Комнаты накалялись от солнца, Вадим открывал окно, устраивал сквозняк, ветер шевелил листы рукописи…
В середине месяца решил, что надо куда-нибудь уехать, проветриться. Жена жила на даче.
«А что, если я съезжу в Николаев? Я там никогда не был, поживу в гостинице дня два, встречусь с этим Самариным А. Д. А то неудобно перед Санькой, так долго тяну с его просьбой».
Он позвонил в редакцию, попросил знакомых ребят, чтобы в Николаеве через собкоров устроили гостиницу, и два дня спустя уже сходил по трапу в Николаевском аэропорту.
На другой день выяснилось, что приехал зря. «Самарин А. Д. в г. Николаеве не проживает».
– Как же так, вот мне в Москве выдали эту справку. Видите: «выписан в г. Николаев».
– Ну и что же, – резонно заметила женщина в окошке, – там выписался, а здесь не прописался. Раздумал.
Круг замкнулся. Не объявлять же всесоюзный розыск. Может быть, человека уже и в живых нет. Было досадно: зачем тащился сюда, только время терял!

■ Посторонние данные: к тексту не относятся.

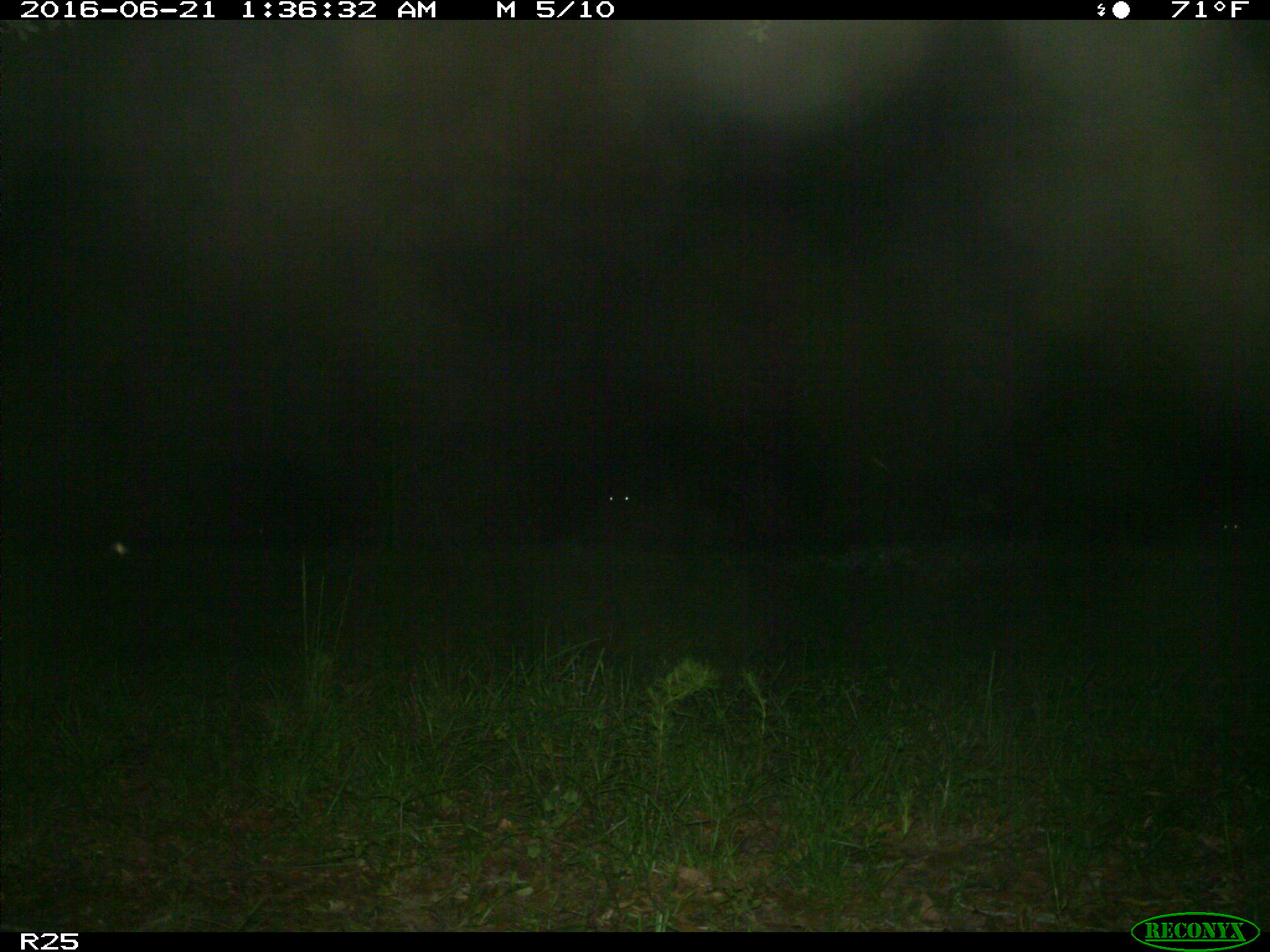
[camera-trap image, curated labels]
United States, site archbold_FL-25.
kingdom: Animalia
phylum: Chordata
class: Mammalia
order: Artiodactyla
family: Bovidae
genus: Bos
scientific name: Bos taurus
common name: domestic cow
Bos taurus (domestic cow).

Выйдя из помещения горсправки, несколько секунд привыкал к ослепительному солнцу. Вчера, когда прилетел, город показался унылым, серое небо низко висело над домами…
Всякий раз, попадая в новый город, Вадим непременно посещал два места: базар и кладбище. Так он поступил и на этот раз.
– Как проехать на кладбище? – спросил он какого-то частника, сидевшего за рулем «москвича».
– Могу подвезти.
На кладбище было прохладно, не то что в городе. Столетние липы и дубы разрослись так, что почти закрывал и небо, только кое-где пробивалось солнце. Кричали вороны. Вадим бесцельно шел по дорожкам. Издали заметил двух женщин, сидящих за оградой старинного, видимо, какого-то фамильного склепа. Хотел подойти поближе, разглядеть, но одна из старух обернулась и посмотрела осуждающе. Он отошел.
«Москвич» все еще стоял у кладбищенских ворот.
– Ну теперь куда? – с готовностью спросил частник.
После тихого и сумрачного кладбища базар оглушил солнцем, красками, гомоном голосов…
На другой день Вадим улетел в Москву.
В Педагогическом институте, где Майя преподает испанский язык, устраивали вечер поэзии. Она решила не ходить, думала ехать в Ленинград, «разбираться» с Андреем, как просила мама. Но Костя остановил ее.
– Не надо. Без нас он лучше во всем разберется.
Майя вовсе так не считала, терзалась беспокойством, но ослушаться Костю не посмела. Позвонила Андрею по телефону, не из дома – из автомата на Центральном телеграфе, целую пятерку прозвонила, но так ничего толком и не добилась. «Что ты собираешься делать?» – кричала она. Он отвечал несуразное: «Ты не беспокойся, я еще не придумал…»
С телеграфа поехала к Вике. Той, как всегда, дома не было, но у Майи был ключ, она открыла квартиру и села на свою любимое место – в старую качалку.